*Exercise prompt*: Turn part of the records below into a JSON list of strings, one string per line, leaving out blank lines. Begin at the line that has "At what distance from the camera", and stop after the line that has "How far does".
———
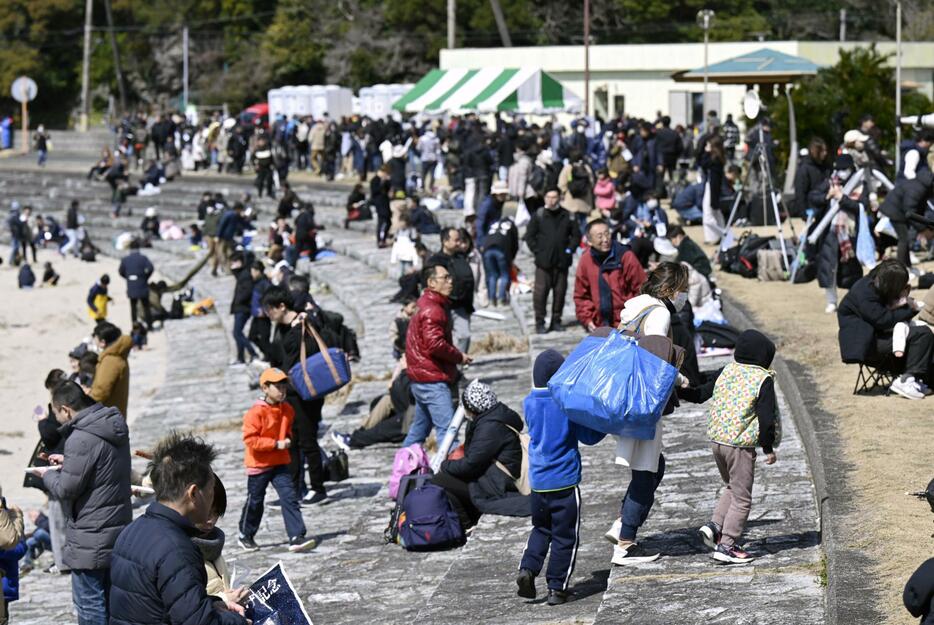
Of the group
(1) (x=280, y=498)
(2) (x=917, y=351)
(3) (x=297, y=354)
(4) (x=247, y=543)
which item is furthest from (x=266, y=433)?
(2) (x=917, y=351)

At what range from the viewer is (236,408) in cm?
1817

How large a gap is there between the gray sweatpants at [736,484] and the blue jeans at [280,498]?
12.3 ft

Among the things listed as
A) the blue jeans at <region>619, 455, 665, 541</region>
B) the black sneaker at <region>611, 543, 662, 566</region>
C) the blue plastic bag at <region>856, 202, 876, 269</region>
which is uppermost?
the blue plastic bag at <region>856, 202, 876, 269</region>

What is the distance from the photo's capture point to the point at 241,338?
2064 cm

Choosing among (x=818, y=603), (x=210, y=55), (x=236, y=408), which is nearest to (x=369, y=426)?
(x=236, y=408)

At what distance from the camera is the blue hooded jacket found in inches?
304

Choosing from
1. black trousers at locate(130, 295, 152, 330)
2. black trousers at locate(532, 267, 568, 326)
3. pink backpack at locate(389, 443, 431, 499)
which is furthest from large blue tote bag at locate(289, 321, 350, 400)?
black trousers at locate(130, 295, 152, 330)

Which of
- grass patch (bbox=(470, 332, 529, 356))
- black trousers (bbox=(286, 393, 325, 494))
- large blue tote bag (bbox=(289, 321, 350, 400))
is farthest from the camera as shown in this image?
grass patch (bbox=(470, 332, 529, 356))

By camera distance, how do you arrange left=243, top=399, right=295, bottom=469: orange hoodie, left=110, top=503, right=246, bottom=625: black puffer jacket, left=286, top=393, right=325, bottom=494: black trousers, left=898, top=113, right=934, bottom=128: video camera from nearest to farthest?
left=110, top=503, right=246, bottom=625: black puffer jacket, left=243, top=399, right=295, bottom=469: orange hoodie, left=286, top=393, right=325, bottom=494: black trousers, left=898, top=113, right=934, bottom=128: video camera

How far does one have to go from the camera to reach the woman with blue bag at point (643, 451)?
———
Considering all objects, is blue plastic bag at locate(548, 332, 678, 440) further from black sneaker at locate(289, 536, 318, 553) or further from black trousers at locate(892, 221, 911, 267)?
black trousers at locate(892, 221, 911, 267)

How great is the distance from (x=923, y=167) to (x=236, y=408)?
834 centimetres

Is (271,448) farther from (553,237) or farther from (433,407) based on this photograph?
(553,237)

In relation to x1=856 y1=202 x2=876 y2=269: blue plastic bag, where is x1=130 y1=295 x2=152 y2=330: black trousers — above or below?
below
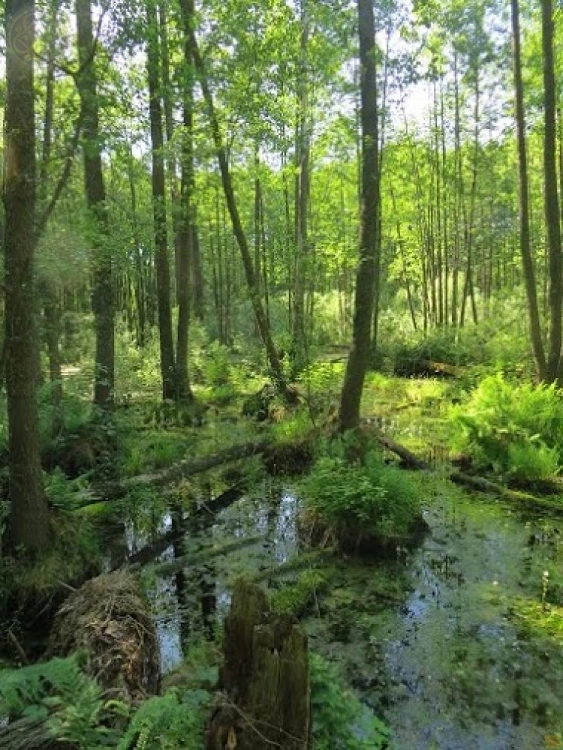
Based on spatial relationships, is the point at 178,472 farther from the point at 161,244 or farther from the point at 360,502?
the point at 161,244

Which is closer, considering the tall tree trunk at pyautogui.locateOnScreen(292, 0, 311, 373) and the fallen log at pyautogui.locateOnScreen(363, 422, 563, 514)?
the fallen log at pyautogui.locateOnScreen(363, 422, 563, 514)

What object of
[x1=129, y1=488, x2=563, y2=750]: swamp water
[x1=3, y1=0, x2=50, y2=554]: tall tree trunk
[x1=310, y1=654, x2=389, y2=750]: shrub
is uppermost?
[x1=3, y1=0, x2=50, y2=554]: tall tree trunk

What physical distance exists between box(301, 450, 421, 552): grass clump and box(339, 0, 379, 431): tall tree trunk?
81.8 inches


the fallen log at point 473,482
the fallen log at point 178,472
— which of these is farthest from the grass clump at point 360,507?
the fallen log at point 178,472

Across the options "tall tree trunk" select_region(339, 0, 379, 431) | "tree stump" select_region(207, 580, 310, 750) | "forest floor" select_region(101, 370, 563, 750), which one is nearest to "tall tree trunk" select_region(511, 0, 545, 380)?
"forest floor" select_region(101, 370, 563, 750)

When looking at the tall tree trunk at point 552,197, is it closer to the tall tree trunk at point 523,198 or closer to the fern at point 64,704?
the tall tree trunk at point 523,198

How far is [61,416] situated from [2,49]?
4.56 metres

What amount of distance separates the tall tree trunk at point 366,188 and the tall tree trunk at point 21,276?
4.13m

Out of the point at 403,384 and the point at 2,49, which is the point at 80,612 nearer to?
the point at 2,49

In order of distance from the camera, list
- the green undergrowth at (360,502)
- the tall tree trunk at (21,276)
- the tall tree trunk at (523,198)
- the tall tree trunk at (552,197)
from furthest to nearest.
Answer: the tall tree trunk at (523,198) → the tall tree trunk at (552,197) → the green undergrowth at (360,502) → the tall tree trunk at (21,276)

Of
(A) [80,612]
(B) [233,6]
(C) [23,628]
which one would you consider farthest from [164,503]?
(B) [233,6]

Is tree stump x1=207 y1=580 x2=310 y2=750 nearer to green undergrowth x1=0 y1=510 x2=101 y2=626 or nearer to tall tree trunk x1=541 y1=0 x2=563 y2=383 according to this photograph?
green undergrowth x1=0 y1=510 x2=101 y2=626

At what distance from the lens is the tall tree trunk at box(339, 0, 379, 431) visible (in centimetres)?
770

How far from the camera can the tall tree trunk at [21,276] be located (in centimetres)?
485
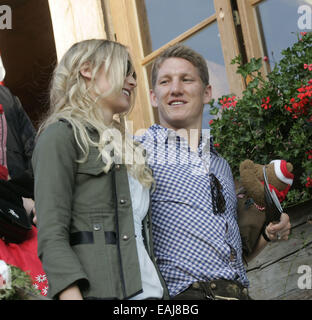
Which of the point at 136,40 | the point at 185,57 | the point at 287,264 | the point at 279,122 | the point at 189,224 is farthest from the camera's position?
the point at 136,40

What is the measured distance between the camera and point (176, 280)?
———
*Solved problem*:
[
  "At what distance from the camera is the blue hooded jacket found in inches?",
  "304",
  "Choosing from",
  "1. black trousers at locate(130, 295, 152, 330)",
  "2. black trousers at locate(532, 267, 568, 326)",
  "3. pink backpack at locate(389, 443, 431, 499)",
  "which is furthest from large blue tote bag at locate(289, 321, 350, 400)?",
  "black trousers at locate(130, 295, 152, 330)",
  "Which of",
  "- grass patch (bbox=(470, 332, 529, 356))",
  "- black trousers (bbox=(286, 393, 325, 494))",
  "- large blue tote bag (bbox=(289, 321, 350, 400))",
  "is farthest from the camera as shown in this image?",
  "grass patch (bbox=(470, 332, 529, 356))",
  "By camera distance, how do you arrange left=243, top=399, right=295, bottom=469: orange hoodie, left=110, top=503, right=246, bottom=625: black puffer jacket, left=286, top=393, right=325, bottom=494: black trousers, left=898, top=113, right=934, bottom=128: video camera from nearest to farthest?",
  "left=110, top=503, right=246, bottom=625: black puffer jacket, left=243, top=399, right=295, bottom=469: orange hoodie, left=286, top=393, right=325, bottom=494: black trousers, left=898, top=113, right=934, bottom=128: video camera",
  "How far does one have to go from the camera to reach the woman with blue bag at point (643, 451)?"
]